Now, we discover why, several weeks ago, when we discussed the pumping lemma, I wrote "pumping lemma for regular languages". Yes, it is because we are going to be talking about the pumping lemma for context-free languages today and have our first taste of the world beyond context-free languages.
Lemma (Pumping lemma for context-free languages). Let $L \subseteq \Sigma^*$ be a context-free language. Then there exists a positive integer $n$ such that for every word $w \in L$ with $|w| \geq n$, there exists a factorization $w = uvxyz$ with $u,v,x,y,z \in \Sigma^*$ such that
- $vy \neq \varepsilon$,
- $|vxy| \leq n$,
- $uv^i xy^i z \in L$ for all $i \in \mathbb N$.
This pumping lemma is due to Bar-Hillel, Perles, and Shamir in 1961. As it turns out, there are a lot of language classes for which there are pumping lemmas (deterministic context-free languages, indexed languages, regular tree languages).

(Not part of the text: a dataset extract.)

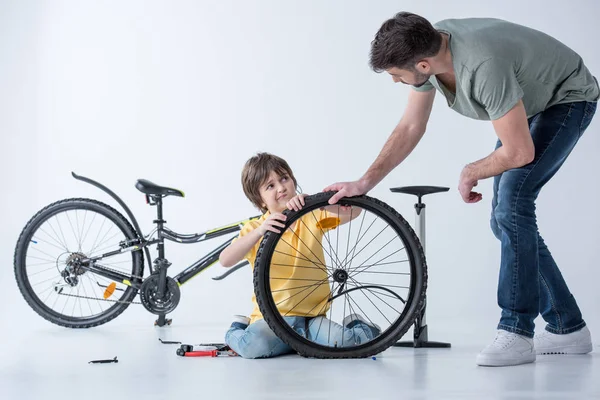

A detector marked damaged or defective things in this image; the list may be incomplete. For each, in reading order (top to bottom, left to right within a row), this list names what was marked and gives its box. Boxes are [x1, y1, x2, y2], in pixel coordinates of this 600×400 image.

detached bicycle wheel [13, 199, 143, 328]
detached bicycle wheel [253, 192, 426, 358]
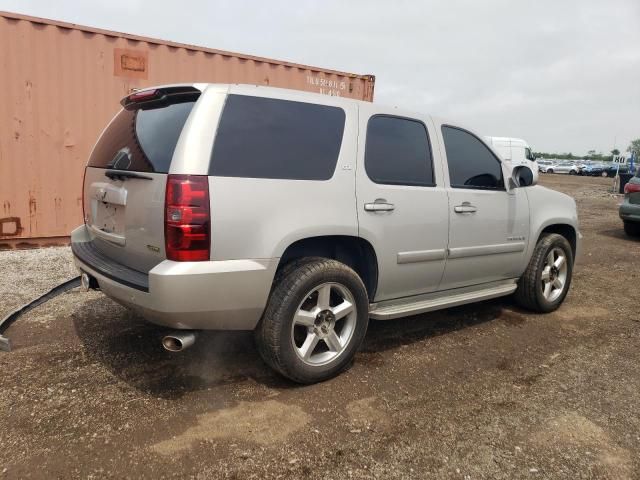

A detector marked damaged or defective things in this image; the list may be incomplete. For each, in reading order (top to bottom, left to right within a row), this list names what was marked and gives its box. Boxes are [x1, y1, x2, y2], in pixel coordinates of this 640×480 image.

rusty metal panel [0, 11, 376, 246]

The reasoning behind the pumping lemma for context-free languages is in the same vein as the one for regular languages. Since the description of any context-free grammar is finite, for a sufficiently long word, some aspect of its derivation must be repeated. For regular languages, this is analogous to the fact that a state will show up more than once on a path in a DFA. For context-free languages, this will be the fact that a variable appears more than once on a path in a parse tree.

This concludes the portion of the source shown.